Many projectiles were also directed into the town, rather than against its hard shell. Great stones smashing houses and causing some injuries and deaths served to ensure that each additional day the siege lasted would have a cost for those inside as well as those outside the walls, which was very important in keeping the pressure on for surrender negotiations. Such high-trajectory missiles could also kill any livestock left in the open and prevent the defenders from moving easily from place to place or exercising their horses.59 Although
There is no way to address the question systematically, the sources overall tend to suggest that far more stones were sent over the fortifications of towns than against them.

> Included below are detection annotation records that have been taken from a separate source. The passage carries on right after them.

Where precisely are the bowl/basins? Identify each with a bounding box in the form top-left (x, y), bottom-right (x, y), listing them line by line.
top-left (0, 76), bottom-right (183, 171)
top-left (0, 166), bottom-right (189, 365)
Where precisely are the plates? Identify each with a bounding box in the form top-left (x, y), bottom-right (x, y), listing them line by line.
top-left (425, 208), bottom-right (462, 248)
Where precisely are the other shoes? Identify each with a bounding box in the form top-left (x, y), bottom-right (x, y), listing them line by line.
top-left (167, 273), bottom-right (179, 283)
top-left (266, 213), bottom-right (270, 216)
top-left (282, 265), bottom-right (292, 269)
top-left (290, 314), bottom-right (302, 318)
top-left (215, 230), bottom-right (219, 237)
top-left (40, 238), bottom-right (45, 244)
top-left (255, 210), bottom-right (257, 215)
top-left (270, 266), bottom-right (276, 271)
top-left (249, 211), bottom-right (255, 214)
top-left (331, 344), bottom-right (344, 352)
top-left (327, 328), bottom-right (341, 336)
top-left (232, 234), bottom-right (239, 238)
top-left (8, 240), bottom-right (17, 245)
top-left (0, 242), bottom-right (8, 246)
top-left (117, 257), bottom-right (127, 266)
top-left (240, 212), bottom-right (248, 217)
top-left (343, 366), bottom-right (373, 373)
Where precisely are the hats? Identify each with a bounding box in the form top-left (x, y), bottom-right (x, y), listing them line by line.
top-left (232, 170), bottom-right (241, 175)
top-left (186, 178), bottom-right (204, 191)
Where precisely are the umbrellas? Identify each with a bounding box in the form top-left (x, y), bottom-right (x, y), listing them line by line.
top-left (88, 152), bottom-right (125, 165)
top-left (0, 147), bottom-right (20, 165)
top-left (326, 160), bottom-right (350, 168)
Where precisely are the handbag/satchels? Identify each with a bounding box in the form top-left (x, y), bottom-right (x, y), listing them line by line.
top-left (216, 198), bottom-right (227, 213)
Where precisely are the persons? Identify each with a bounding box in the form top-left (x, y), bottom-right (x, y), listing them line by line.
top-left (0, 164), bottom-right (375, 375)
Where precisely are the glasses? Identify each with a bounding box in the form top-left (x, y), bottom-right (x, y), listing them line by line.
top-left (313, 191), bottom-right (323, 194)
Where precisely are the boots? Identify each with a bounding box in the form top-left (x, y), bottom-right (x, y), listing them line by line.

Another reasonably common feature of major sieges was the construction of wooden siege towers or belfries.60 These were always built high enough to overtop the walls by a good margin (at least 15 feet)—often reaching heights of 80 or 90 feet61—so that crossbowmen atop them could fire down on the ramparts and sweep them of defenders, thus allowing an escalade or direct undermining to succeed. This was in fact their main purpose, a point often misunderstood.62 Usually, they also included a drawbridge at the wall’s height so that assault troops could climb up under cover to mount the defenses. They might also have a battering ram at ground level. Normally, they were designed to be mobile so that they could be drawn right up to the curtain walls on wheels, greased rollers, or barges or ships. The ones built by the Vikings at Paris in 886 had 16 giant wheels and had room for 60 men.63
The best way to advance the siege towers was to anchor iron rings into the ground near the base of the wall, then run thick cables through them, arranged with pulleys in such a way that teams of oxen or men could haul away from the walls, out of missile range, to pull the tower in the opposite direction, or alternately, so that soldiers could move the tower forward by hauling on the ropes from a protected position inside the tower.64 These engines were, however, very vulnerable to enemy stone-throwers and often failed their intended purpose for that reason. Although they were usually wetted down and covered with raw oxhides to make them fire-resistant, they could still succumb to incendiary attacks, especially after being battered by solid missiles, which could expose broken wood. The men on the towers’ roofs, especially, would then almost inevitably be burned to death; this could make manning them quite a terrifying experience.65 On the other hand, they did sometimes lead to great successes, as in the capture of Jerusalem in 1099 or, as Froissart describes, at Ribadavia in 1386:
A large machine of timber was built, and mounted on wheels, that could be pushed anywhere. It would contain, with ease, one hundred men-at-arms, and the same number of archers; but, for this attack, it was filled with archers only, and the ditches were leveled where it was intended to pass.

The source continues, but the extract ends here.